What needs to be done
Copy out, exactly as given, every line from the line with "13990 | | 3216,5 | | |" to the end of the listing, both of those lines included.

The data
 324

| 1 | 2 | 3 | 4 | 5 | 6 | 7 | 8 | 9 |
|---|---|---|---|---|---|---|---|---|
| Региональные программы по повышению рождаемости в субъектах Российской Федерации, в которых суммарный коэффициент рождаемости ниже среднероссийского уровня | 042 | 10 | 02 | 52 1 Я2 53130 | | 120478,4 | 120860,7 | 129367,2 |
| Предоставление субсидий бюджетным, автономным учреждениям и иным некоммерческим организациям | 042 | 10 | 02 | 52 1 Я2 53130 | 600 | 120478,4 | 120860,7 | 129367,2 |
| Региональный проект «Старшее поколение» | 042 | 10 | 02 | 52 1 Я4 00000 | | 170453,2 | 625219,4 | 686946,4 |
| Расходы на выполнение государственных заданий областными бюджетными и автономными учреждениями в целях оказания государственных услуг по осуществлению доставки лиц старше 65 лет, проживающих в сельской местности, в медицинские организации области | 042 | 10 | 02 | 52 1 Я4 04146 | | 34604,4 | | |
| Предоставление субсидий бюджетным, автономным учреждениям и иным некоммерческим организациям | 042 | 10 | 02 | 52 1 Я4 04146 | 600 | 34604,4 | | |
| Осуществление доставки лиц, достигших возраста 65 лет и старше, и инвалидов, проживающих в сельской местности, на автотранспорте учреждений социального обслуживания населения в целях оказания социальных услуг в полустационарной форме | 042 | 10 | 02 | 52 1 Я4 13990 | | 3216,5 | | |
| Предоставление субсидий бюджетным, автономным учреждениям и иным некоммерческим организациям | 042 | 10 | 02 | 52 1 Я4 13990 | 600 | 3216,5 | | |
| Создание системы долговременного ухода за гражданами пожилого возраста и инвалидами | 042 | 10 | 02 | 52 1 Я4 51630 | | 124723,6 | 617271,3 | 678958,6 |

Solution to this task
| Осуществление доставки лиц, достигших возраста 65 лет и старше, и инвалидов, проживающих в сельской местности, на автотранспорте учреждений социального обслуживания населения в целях оказания социальных услуг в полустационарной форме | 042 | 10 | 02 | 52 1 Я4 13990 | | 3216,5 | | |
| Предоставление субсидий бюджетным, автономным учреждениям и иным некоммерческим организациям | 042 | 10 | 02 | 52 1 Я4 13990 | 600 | 3216,5 | | |
| Создание системы долговременного ухода за гражданами пожилого возраста и инвалидами | 042 | 10 | 02 | 52 1 Я4 51630 | | 124723,6 | 617271,3 | 678958,6 |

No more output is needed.